The place to start is with your audience. If you’re writing for multiple audiences, start with one, and then tweak the release for the others. For instance, in a press release we wrote for a transportation client regarding a recent acquisition, we prepared three versions:
- One for trade magazines, focused on the business benefit of the acquisition
- One for local media, focused on the local historical importance of the acquisition
- One for a local hospitality magazine, focused on the impact the acquisition would have on the local hospitality industry
The release was picked up by at least one outlet in each of the categories we targeted. In some cases, these were prominent, feature-length articles. Choosing the right angle is critical to achieving similar results for your clients.
Step Five: Write A First Draft
We’re five steps in and finally, finally you get to start creating. You’ve got your notes assembled, you know your topic and you’ve got a good angle. Now you just have to condense it all down to a single, tightly crafted, relevant page of content. No problem, right?
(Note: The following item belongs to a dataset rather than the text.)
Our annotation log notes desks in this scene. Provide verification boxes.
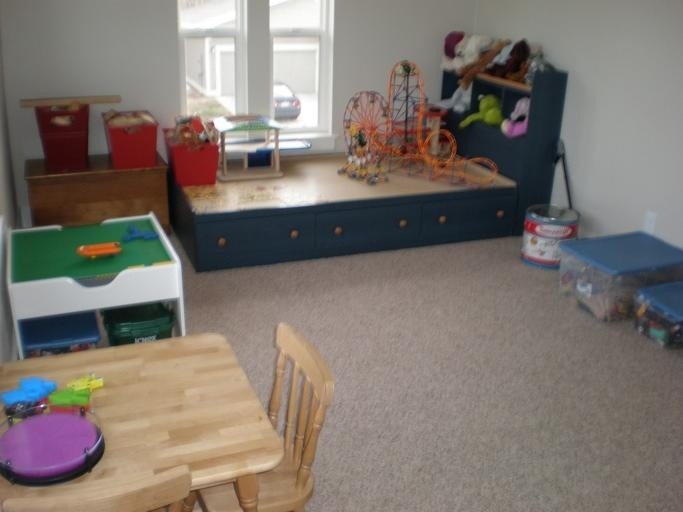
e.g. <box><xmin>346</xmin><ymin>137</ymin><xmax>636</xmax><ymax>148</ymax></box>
<box><xmin>0</xmin><ymin>331</ymin><xmax>286</xmax><ymax>512</ymax></box>
<box><xmin>5</xmin><ymin>211</ymin><xmax>185</xmax><ymax>360</ymax></box>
Despite the 28 intervening years, the structure of a press release has not changed much since my dad taught me the magic of the inverse pyramid. The inverse pyramid arose out of a time when stories were measured in column inches. A miscalculation, or a late-breaking story, meant that a story might have to be cut off at the end.
To minimize the impact of truncation, journalists were trained to place the most critical information at the top of the article—the who, what, when, where, and why it matters. That’s the “base” of the inverse pyramid.
Image Source: Wikipedia
The second paragraph contains the next-most-important information, and so on, so that even if the bottom were cut off, readers would already have the most essential elements of the story.
While articles are rarely cut off for lack of space in this digital age, the principle still stands for another reason—readers. We may have nearly limitless space in which to publish our writings, but readers do not have limitless attention spans.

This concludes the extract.